• Supplied text:
Forbid Them Not: The Silent Freak-Er-Out-Er

Forbid Them Not: The Silent Freak-Er-Out-Er July 20, 2018

Forbid Them Not, pp. 89-100, chapter 8

Chapter 8 opens with Cooper visiting Suskins’ office to participate in the depositions of Jody Easler and Nora Stoddard. This means Cooper gets to ask them questions, on the record, and it will be recorded.

The tall mahogany doors swung open slowly. Solid construction—no hollow-core here, Cooper thought. “Baxter, Connolly and Suskins” was embalmed in gold leaf on the frosted glass wall that ran for thirty-five feet to the right of the reception desk. A variety of letter seating choices were strategically placed throughout the ample waiting area.

I can only assume that Farris included this section in case we missed that Suskins’ office is one of those really posh, upscale ones the first thirty-two times he signaled it. He does this throughout.

There’s also this weird bit:

“Good morning, sir, may I help you?”

Cooper had seen blond receptionists before. And he had seen perfect smiles before. But being greeted by a smiling, blond receptionist who just happened to be male was a new experience.

“I’m Cooper Stone—here for some depositions with Mr. Suskins,” he answered.

“Oh yes, Mr. Stone. You are a little early,” the young man with the smile said.

This signifies …. what, exactly?

I reread the whole book before starting the review series, and I don’t think the male blond receptionist comes up again. Perhaps Farris is simply trying to highlight the difference between Suskins’ upscale, D.C. office with its female partners and male receptionists, and Cooper’s wholesome, small town office with its male partners and female receptionists, maintaining the natural order of things.

It’s interesting that Farris is seemingly so blasé about the idea of female receptionists. Growing up in his milieux, the stigma around women working frequently centered just as much on a concern about women tempting men in the workplace as it did on women needing to be home for their kids. Female receptionists could easily be framed as potential temptresses—making male receptionists a safer option.

That’s assuming, of course, that Farris isn’t intending to suggest that Suskins is gay, or that the smiling blond receptionist is some partner’s boy toy and I’m just missing it. But given that this is—I think—his only mention, I don’t think that’s it.

Regardless, blond male receptionist points Cooper to a room.

He placed his notebook, legal pad, and pen in position on the massive wooden table, which gave the glow of a professional administered shine.

Cooper is ready for the depositions.

• Source data:
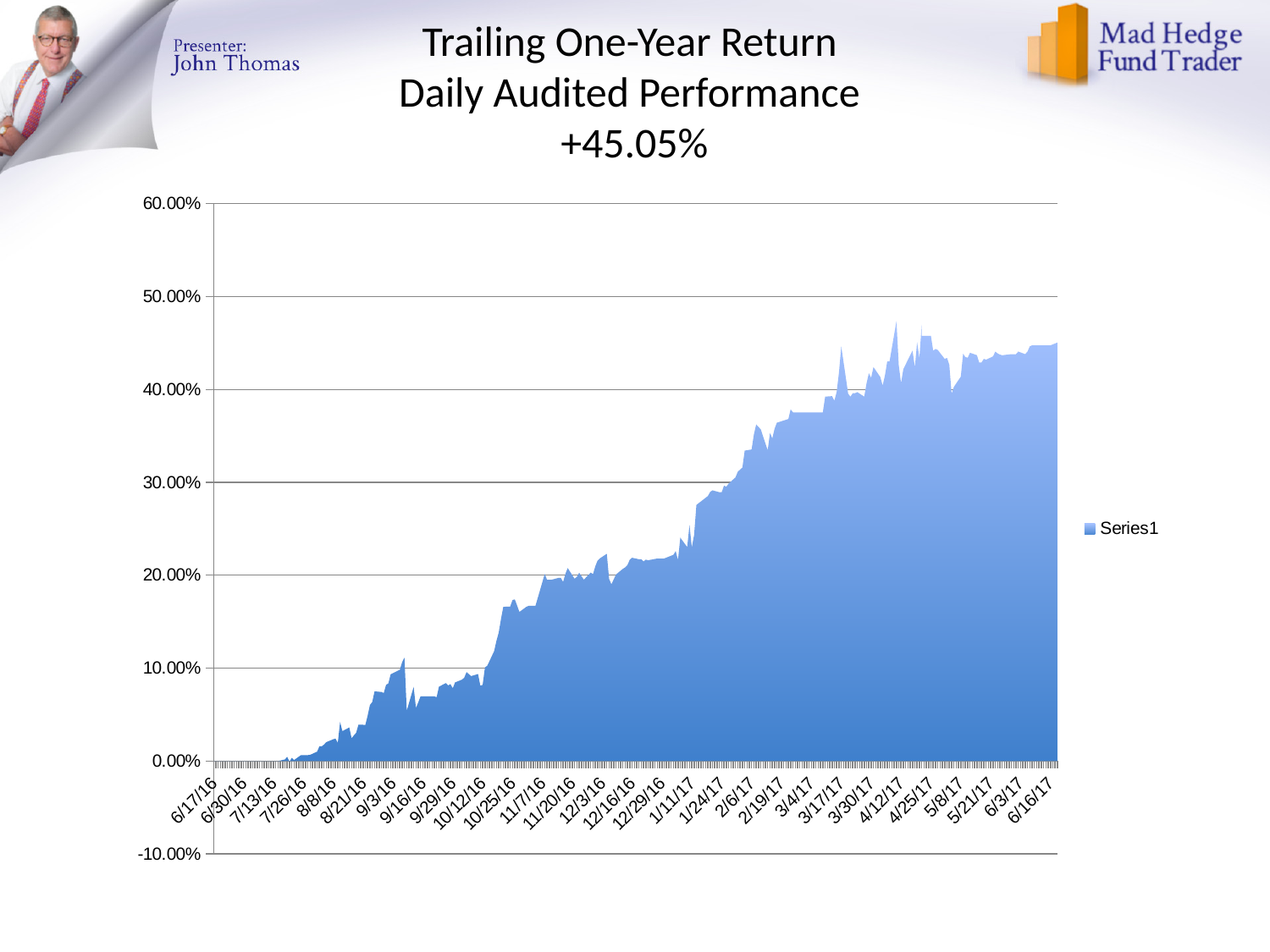
How many series does the legend list? 1 Do the values generally rise or fall from 6/17/16 to 6/16/17? rise Is the value for 10/12/16 greater or less than 20.00%? less Which of the two dates has the larger value, 9/16/16 or 3/17/17? 3/17/17 What is the legend entry for the plotted series? Series1 What trailing one-year return figure is printed in the slide title? +45.05% What is the highest tick label shown on the vertical axis? 60.00% Is the value for 2/19/17 greater or less than 30.00%? greater Is the value for 8/8/16 greater or less than 10.00%? less What kind of chart is shown on the slide? area chart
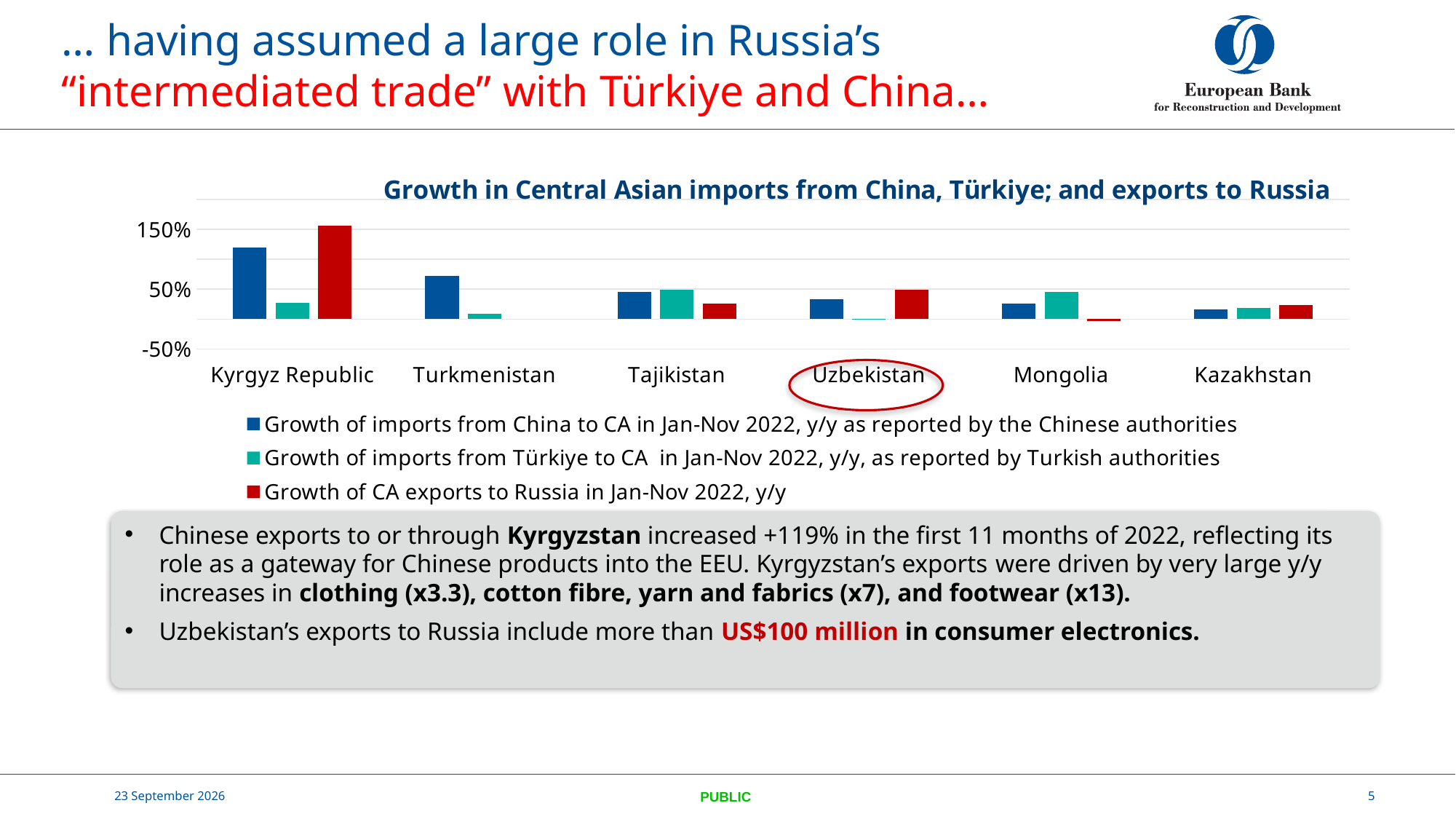
Which is larger: growth of imports from China to CA for the Kyrgyz Republic or for Turkmenistan? Kyrgyz Republic For Mongolia, which is larger: growth of imports from Türkiye to CA or growth of imports from China to CA? Growth of imports from Türkiye to CA Which country has the highest growth of imports from China to CA in Jan-Nov 2022? Kyrgyz Republic How many countries are shown on the x axis of the chart? 6 How many series does the chart's legend list? 3 What kind of chart is shown on the slide? bar chart Is the growth of imports from China to CA for Turkmenistan greater or less than 50%? greater Which country has the highest growth of CA exports to Russia in Jan-Nov 2022? Kyrgyz Republic Is the growth of imports from China to CA for the Kyrgyz Republic greater or less than 50%? greater What is the title of the chart? Growth in Central Asian imports from China, Türkiye; and exports to Russia Is the growth of imports from China to CA for Kazakhstan greater or less than 50%? less Which country has the lowest growth of imports from China to CA in Jan-Nov 2022? Kazakhstan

• Work instructions:
A: Answer each question from the chapter review, one answer per line:
(i) Which pages of Forbid Them Not does chapter 8 cover?
(ii) Whose depositions does Cooper go to Suskins' office to take part in?
(iii) How long is the frosted glass wall to the right of the reception desk?
B: In the chapter review, what items does Cooper place on the wooden table before the depositions? List them all.

• Task-by-task answers:
A:
(i) Pages 89-100.
(ii) The depositions of Jody Easler and Nora Stoddard.
(iii) Thirty-five feet.

B: His notebook, a legal pad, and a pen.